If I have problems connecting, I can send an Email to this address and they'll sort it out.

So how do I send Email when I can't log on?

I feel a song coming on...

Saturday, January 07, 2006

News round-up

Some interesting items from Fortean Times (see links list). A wonderful magazine, with just the right balance of scepticism and open-mindedness. I recommend it to anyone with a real interest in the edges of reality.

http://news.bbc.co.uk/1/hi/world/europe/4583670.stm

The new film, 'Into Great Silence', is a three-hour documentary on Carthusian monks. Yes, silent monks. So far it's being screened in Germany, but it must come to the UK at some point.

Three hours of silence. I could go for that.

I wonder if it has subtitles?


From Yahoo News

A concert that will take 639 years to perform has just sounded its second chord. It started in September, 2001 and it's a twenty-minute piece stretched out to unbelievable length.

I hope the venue is high enough to escape rising sea levels or the concert could be cut short. I wonder how many times you'd need to be reincarnated to hear the end of it?


http://www.underwatertimes.com/news.php?article_id=81091306425

Headline: Obsessed tourist 'marries' Israeli dolphin; 'I'm not a pervert'

I really can't add anything to that. The child's comment at the end says it all.

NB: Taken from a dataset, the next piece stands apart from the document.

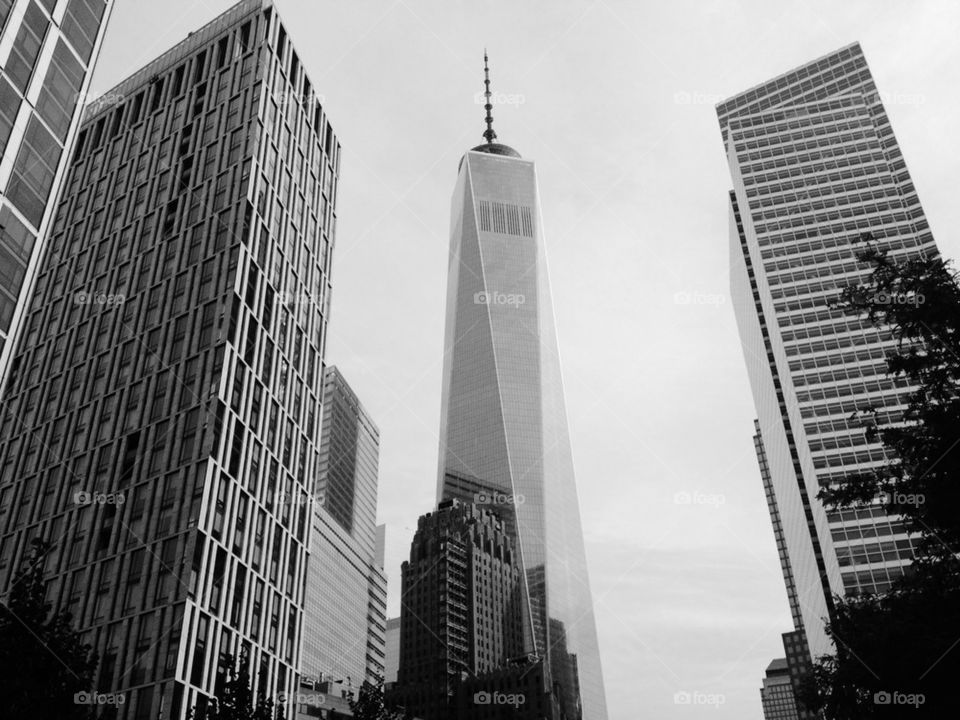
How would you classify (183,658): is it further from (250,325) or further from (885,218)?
(885,218)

I can recommend daily visits to the Fortean Times site for snippets like these. You don't have to sign up for anything, so there's no danger of increasing the strain on your mailbox. I'll pick out a few now and then but they're updated daily and I'm not a mirror site. Take a look for yourselves.

Deaf ears

A quote from the UK edition of New Scientist, 7 January 2006, page 4:

"For the sixth year running, the fisheries ministers of the European Union have ignored warnings from scientists to stop fishing North Sea cod, raising serious questions about how scientific advice is regarded in Brussels."

Questions? What questions?

We know exactly how scientific advice is regarded by politicians. This report serves to underline that knowledge.

Politicians use science, they don't listen to it. If a scientist says something a politician can use to further his or her career, then it will be publicised. If a scientist says something that might lead to a difficult political decision, then it will be ignored.

After all, if there's one thing politicians avoid at all costs, it's decisions.

Under no circumstances does any politician attempt to understand the science behind the information they are given. Their only interest is the political mileage they can get from the words they hear.

Tell them they have to introduce higher taxes to reduce the use of energy. They're your friends for life.

Tell them they'll have to stop burning coal and oil or we're all doomed. Their response is to stick their fingers in their ears and go 'La la la.'

I advise all scientists to be very, very wary when speaking to politicians. They're a devious lot. I wouldn't trust one any further than I could throw a rhinoceros.

Believe me, that's not very far.

Tuesday, January 03, 2006

It's over

Two weeks of lunacy, in which it was impossible to move in the shops even when they were open. People stocking up as if the shops would never open again, as if the end of civilisation was at hand.

Shops love this. All that extra stuff will go to waste. Nobody can eat it all, it will hang around in the fridge until it goes green. Then it goes in the bin. Then you all go out and buy more.

Well, it's finished for this year, but nobody will remember their mistakes next year. You'll just go and do it all again.

Next year I might just open a shop myself.